In the quest for sustainable and efficient wastewater treatment solutions, a groundbreaking study led by John Elisa Kumar from the Department of Chemistry at the Indian Institute of Science Education and Research (IISER) in Pune, India, has unveiled a promising advanced oxidation process (AOP) for the degradation of Tartrazine, a synthetic azo dye commonly used in industries. Published in the journal ‘Next Sustainability’ (which translates to ‘Next Sustainability’ in English), the research explores the use of a citric acid (CA)-chelated Fe(II)/sodium persulfate (SPS) system, offering a cost-effective and environmentally friendly approach to tackling dye contamination.
The study’s innovative use of citric acid as a biodegradable chelating agent has been a game-changer. “The incorporation of CA enhanced Fe(II) stability, reduced Fe(III) accumulation, and minimized sulfate radical scavenging, resulting in improved reactivity,” explains Kumar. This enhancement is due to the formation of a steric shield that inhibits hydrolytic attack, preserving Fe(II) solubility under near-neutral conditions. The predictive model developed by the team exhibited high accuracy, with optimal conditions identified as 3.602 mM SPS, 0.590 mM Fe(II), and 0.123 mM CA.
One of the most compelling aspects of this research is its broad applicability. Significant Tartrazine removal was achieved across a wide pH range (3–9), with maximum color removal of 84.3±1.4% at pH 3.0. Even in a real water matrix, the system demonstrated impressive efficiency, achieving 73.1±1.9% color removal. However, the presence of inorganic anions, particularly chloride, posed a challenge, significantly inhibiting the process. “The efficiency dropped to 5.6±1.0% at 1.0 g/L chloride concentration,” notes Kumar, highlighting the need for further optimization in the presence of such inhibitors.
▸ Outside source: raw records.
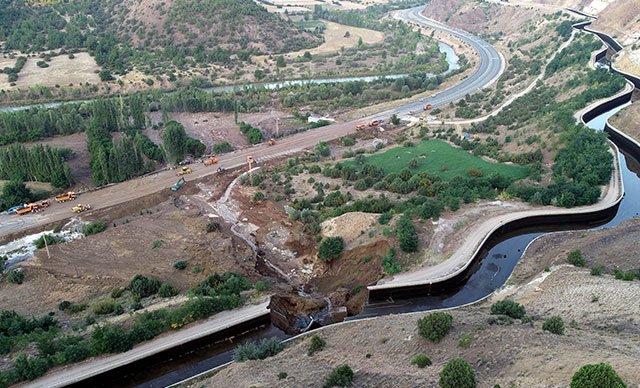 Sivas'ta HES kanalı patladı, araçlar sürüklendi: 6 yaralı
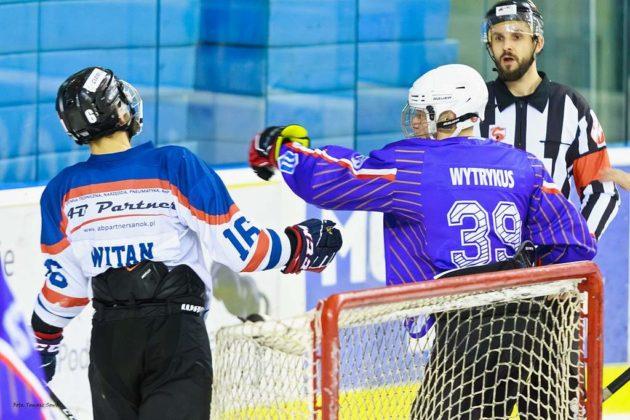 Foto Tomasz SowaIMG 3603 630x420 - Zwycięski dublet Niedźwiadków po bardzo zaciętych meczach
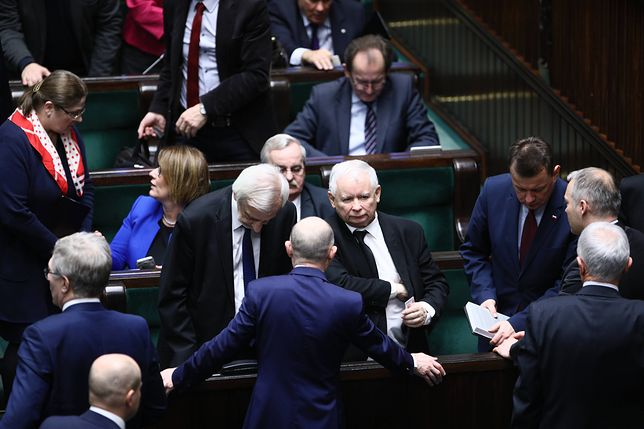 PiS chce omówić zmiany w rządzie? Narada kierownictwa partii na Nowogrodzkiej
The kinetic analysis revealed a two-stage removal pattern: a rapid initial stage followed by a slower degradation phase. This behavior was effectively described by the Behnajady-Modirshahla-Ghanbery (BMG) kinetic model, which outperformed traditional approaches in capturing the process accurately. The initial stage saw a removal rate of 57.6±1.7% at 5 minutes, increasing to 91.4±1.9% at 60 minutes, and reaching 96.8% at 480 minutes.
The implications of this research for the energy sector are substantial. Efficient and sustainable wastewater treatment solutions are crucial for industries that generate large volumes of dye-contaminated wastewater. The CA/Fe(II)/SPS system offers a scalable and environmentally friendly approach, reducing the environmental footprint of industrial processes. “This system not only enhances the degradation of azo dyes but also aligns with the principles of green chemistry,” says Kumar, emphasizing the broader impact of the study.
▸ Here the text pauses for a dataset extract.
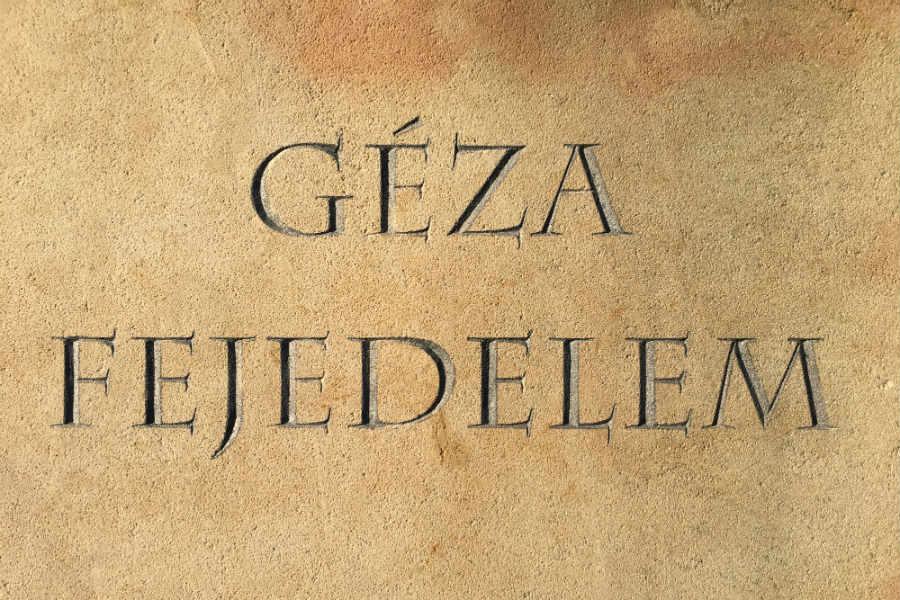 Géza fejedelem lovasszobra Verőce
As the world continues to grapple with the challenges of water pollution and sustainability, innovations like the CA/Fe(II)/SPS system provide a beacon of hope. The research published in ‘Next Sustainability’ not only advances our understanding of advanced oxidation processes but also paves the way for future developments in wastewater treatment technologies. With further refinement and optimization, this system could become a cornerstone of sustainable industrial practices, ensuring a cleaner and healthier environment for future generations.